EMarketer's comparison stats only go back to 2007, showing a 19.4 growth in 2007's holiday season, an unusual drop in 2008 (-7.8 percent) and then three similar growth stats for 2009( 16.9 percent), 2010 (17.4 percent) and 2011 (16.8 percent).

Statistics being statistics, they can mean whatever we want them to mean. On the happy side, in this economy, a steady 16-17 percent annual growth rate is pretty nice. And given the steady (other than 2008) E-Commerce revenue increases through this year's projected $46.7 billion online holiday season, the slight drop of growth percentage is certainly acceptable.

But with the revenue hype fest that has been going on the last few days, it's worth remembering that this year is simply projected to have the same kind of season-over-season growth that it's enjoyed the last couple of years.

The more interesting question is the degree that these E-Commerce numbers reflect cannibalization of in-store sales. Figuring that out will get even more difficult as we expect a lot of analyst houses to try breaking out mobile (smartphone and tablet) figures next year.

There are two issues behind this. First, theoretically, a dollar in revenue should be more profitable if it's generated online than if it happens instore. The reality is that is only true if the chain is shifting enough sales to online to justify reduction in in-store personnel and closing/shrinking stores.

The second issue is where those E-Commerce sales are coming from. Are those sales that would have otherwise happened in-store? Are they coming from sales that would have otherwise gone to rivals? And are those convenient online sales costing you millions in lost in-store impulse purchases?
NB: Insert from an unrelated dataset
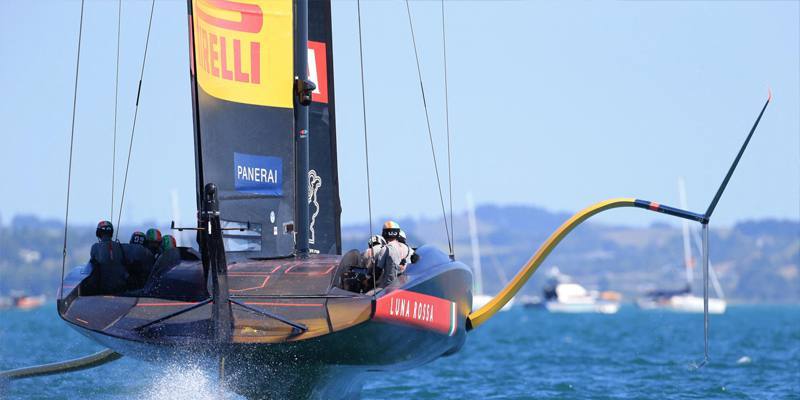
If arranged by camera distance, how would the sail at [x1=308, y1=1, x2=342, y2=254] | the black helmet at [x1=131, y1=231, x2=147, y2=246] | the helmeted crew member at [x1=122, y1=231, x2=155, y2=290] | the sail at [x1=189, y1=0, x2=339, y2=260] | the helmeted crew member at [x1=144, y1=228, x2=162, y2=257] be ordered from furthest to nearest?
the sail at [x1=308, y1=1, x2=342, y2=254] → the helmeted crew member at [x1=144, y1=228, x2=162, y2=257] → the black helmet at [x1=131, y1=231, x2=147, y2=246] → the helmeted crew member at [x1=122, y1=231, x2=155, y2=290] → the sail at [x1=189, y1=0, x2=339, y2=260]

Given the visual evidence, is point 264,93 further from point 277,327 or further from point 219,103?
point 277,327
EMarketer analyst Jeffrey Grau pointed out another cautionary note to this week's exuberant numbers. Given the strength of discounting, he's seeing evidence of consumers merely pushing a higher percentage of their overall holiday purchases in these first few days. "People are loading up early," Grau said, which suggests the early strong numbers will be balanced out by weaker numbers for some of the season's remaining shopping days. That's why he's projecting that, when all is wrapped by Dec. 25, the percent increase this year will be roughly the same as last year and the year before.

Bottom line: the E-Commerce stats are nice, but don't get cocky.